This article was produced by the Commission and appeared in the August 2008 issue of the Law Institute Journal.
The Victorian Law Reform Commission is calling for submissions to a consultation paper on the law as it relates to people with a disability who rely on assistance animals.
Submissions will inform the Commission’s final report and recommendations which will go to the Attorney-General by 30 September 2008.
The project began when the Commission received a request from the Victorian Equal Opportunity and Human Rights Commission (VEOHRC) to examine the law in Victoria as it relates to people with a disability who rely on assistance animals.
This falls within the function of the Commission is to examine any matter that raises relatively minor legal issues that are of general community concern. The Commission refers to these types of inquiries as ‘community law reform projects’.
Past projects include a report on the failure to appear in response to bail, which was suggested by the Victorian Aboriginal Legal Service and a report on the regulation of residential tenancy database suggested by the Tenants Union of Victoria.

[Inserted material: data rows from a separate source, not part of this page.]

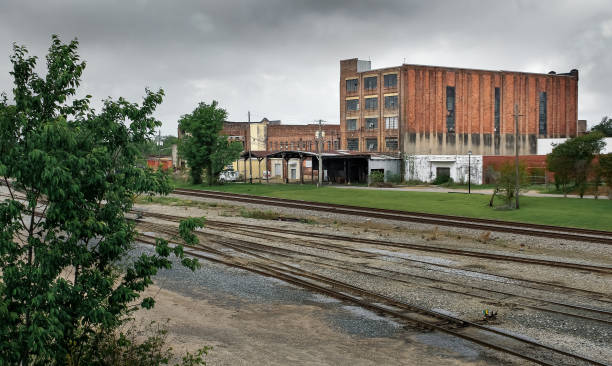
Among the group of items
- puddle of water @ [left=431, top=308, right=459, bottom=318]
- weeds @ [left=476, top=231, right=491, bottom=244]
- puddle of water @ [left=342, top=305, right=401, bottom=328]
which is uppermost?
weeds @ [left=476, top=231, right=491, bottom=244]

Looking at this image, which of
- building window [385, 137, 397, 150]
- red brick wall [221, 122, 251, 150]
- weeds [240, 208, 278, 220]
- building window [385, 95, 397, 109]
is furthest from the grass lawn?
red brick wall [221, 122, 251, 150]

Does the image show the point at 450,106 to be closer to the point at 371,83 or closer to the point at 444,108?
the point at 444,108

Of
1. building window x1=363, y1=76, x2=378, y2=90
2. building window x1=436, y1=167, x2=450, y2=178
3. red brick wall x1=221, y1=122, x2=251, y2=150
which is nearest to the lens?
building window x1=436, y1=167, x2=450, y2=178

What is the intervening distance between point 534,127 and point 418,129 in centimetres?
2006

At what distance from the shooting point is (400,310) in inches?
532

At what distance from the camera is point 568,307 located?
44.6 ft

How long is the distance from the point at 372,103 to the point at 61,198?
7334 cm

The VEOHRC is concerned that Victorian law does not adequately protect the rights of such people and there may be cases where the lack of clarity and certainty in the law has led to discrimination.
In Victoria, there is no single law that deals comprehensively with assistance animals. There are four different Victorian Acts and 13 regulations containing provisions that apply to assistance animal partnerships.
In addition, there are Commonwealth laws that operate alongside Victorian laws and establish concurrent rights for all people with a disability using assistance animals, regardless of the type of disability or assistance animal.
It is likely that simpler, clearer laws will promote community understanding of the fact that people with a disability who have a trained assistance animal are entitled to be accompanied by the animal throughout their daily lives.
This consultation paper examines whether the law can be clarified and improved so that it better protects people’s rights.
The paper looks at the current legal and regulatory framework in Victoria and other Australian jurisdictions, as well as industry practice by those organisations which provide training and other services for assistance animals.
We provide a series of draft proposals that explain how we think some relatively minor changes to the law might improve the situation. We suggest changes to both equal opportunity legislation and the laws regulating animals.
In devising draft proposals the Commission has four main aims:
• to clarify and rationalise the legal right of a person with a disability to use a trained assistance animal throughout his or her daily life;
• to give greater operational effect to this legal right than currently exists by establishing the framework for an administrative system which would permit a person with a disability to easily establish that he/she was accompanied by a trained assistance animal;
• to promote community understanding of the fact that people with a disability who have a trained assistance animal are entitled to be accompanied by the animal throughout their daily lives; and
• to provide certainty for business and the community in relation to health, safety and hygiene issues associated with the use of assistance animals.
In addition to receiving submissions, the Commission will meet businesses, employers, service providers, transport operators, assistance animal training organisations, disability groups, local government, state government departments and statutory agencies to obtain feedback on our draft proposals.
The report is available online at www.lawreform.vic.gov.au and requests can be made for a spoken word copy on CD or in Braille.